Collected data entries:
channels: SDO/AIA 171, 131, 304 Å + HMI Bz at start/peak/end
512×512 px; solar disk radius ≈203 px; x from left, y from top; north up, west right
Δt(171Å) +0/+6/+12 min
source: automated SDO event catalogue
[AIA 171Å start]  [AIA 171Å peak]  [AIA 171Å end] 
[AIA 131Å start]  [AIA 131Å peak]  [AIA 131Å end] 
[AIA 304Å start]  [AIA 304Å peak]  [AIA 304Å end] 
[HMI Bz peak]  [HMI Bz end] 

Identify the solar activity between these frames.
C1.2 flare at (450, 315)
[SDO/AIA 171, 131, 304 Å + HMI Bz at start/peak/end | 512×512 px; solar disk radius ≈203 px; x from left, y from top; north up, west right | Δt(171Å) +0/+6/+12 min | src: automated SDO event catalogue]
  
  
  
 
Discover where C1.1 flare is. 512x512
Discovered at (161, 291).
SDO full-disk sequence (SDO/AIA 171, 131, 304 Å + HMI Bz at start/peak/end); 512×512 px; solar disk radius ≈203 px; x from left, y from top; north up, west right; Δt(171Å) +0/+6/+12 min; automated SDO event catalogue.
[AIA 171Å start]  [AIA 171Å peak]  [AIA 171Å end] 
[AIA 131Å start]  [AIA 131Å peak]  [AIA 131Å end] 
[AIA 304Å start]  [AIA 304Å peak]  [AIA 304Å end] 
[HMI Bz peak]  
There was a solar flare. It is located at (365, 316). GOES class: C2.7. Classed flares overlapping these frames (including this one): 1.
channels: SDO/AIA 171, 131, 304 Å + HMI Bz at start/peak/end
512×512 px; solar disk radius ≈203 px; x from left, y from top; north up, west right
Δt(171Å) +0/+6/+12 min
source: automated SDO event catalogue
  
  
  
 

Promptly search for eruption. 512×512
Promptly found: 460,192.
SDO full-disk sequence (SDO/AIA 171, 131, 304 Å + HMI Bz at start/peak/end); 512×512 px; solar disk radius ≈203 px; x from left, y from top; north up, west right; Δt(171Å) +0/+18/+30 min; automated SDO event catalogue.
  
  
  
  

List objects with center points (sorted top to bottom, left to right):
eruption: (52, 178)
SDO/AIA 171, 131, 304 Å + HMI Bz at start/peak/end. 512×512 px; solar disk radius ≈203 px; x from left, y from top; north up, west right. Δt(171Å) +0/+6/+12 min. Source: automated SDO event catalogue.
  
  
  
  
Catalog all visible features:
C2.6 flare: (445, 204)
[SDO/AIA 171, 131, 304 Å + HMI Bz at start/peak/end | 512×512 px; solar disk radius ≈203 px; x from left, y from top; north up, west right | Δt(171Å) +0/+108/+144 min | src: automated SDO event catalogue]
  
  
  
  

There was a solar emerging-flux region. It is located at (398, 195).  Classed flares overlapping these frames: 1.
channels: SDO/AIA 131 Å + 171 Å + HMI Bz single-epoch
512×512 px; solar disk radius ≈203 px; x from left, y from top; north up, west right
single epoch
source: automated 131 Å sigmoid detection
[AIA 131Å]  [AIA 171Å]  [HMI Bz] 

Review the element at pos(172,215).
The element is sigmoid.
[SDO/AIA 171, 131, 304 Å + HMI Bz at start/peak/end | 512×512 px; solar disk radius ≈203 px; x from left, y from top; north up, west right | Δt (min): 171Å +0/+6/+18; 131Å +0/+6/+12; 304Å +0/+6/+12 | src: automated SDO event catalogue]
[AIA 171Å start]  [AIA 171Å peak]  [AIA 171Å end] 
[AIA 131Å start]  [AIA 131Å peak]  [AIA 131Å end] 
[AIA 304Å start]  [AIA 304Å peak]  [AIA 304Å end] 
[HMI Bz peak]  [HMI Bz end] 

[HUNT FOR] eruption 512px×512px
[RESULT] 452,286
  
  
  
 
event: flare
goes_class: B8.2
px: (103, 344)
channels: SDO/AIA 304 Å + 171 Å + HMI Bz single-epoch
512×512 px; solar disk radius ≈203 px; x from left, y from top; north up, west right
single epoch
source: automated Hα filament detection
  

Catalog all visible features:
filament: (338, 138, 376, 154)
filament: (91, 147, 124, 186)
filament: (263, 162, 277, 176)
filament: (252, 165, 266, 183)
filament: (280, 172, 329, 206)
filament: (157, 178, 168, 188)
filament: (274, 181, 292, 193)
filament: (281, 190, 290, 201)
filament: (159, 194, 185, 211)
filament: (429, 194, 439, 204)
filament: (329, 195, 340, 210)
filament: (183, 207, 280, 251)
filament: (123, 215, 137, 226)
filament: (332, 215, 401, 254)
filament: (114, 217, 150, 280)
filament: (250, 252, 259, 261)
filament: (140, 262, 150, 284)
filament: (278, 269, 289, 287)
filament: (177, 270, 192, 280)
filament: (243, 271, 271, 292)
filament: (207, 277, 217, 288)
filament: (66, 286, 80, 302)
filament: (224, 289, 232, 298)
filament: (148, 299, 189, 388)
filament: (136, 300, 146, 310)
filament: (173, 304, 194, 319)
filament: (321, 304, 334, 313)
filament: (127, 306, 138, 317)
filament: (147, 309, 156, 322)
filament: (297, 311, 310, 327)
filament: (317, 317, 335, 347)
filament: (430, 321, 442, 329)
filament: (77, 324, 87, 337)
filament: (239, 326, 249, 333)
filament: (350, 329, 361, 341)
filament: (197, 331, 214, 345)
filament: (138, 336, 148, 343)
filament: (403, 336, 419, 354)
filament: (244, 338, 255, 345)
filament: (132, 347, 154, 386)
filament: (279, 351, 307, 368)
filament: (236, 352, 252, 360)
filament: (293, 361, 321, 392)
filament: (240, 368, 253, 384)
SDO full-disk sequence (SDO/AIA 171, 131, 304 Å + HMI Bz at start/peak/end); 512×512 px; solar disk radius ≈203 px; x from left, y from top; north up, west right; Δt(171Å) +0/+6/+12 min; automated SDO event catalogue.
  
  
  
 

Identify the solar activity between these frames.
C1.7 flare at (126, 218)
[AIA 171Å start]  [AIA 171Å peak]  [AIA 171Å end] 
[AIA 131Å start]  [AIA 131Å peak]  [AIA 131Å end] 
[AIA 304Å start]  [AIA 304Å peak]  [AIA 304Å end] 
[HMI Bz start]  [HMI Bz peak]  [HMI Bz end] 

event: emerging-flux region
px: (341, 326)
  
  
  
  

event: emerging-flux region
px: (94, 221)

What the exercise asks: From the records above, copy every line that includes the word "overlapping".

Written response:
There was a solar flare. It is located at (365, 316). GOES class: C2.7. Classed flares overlapping these frames (including this one): 1.
There was a solar emerging-flux region. It is located at (398, 195).  Classed flares overlapping these frames: 1.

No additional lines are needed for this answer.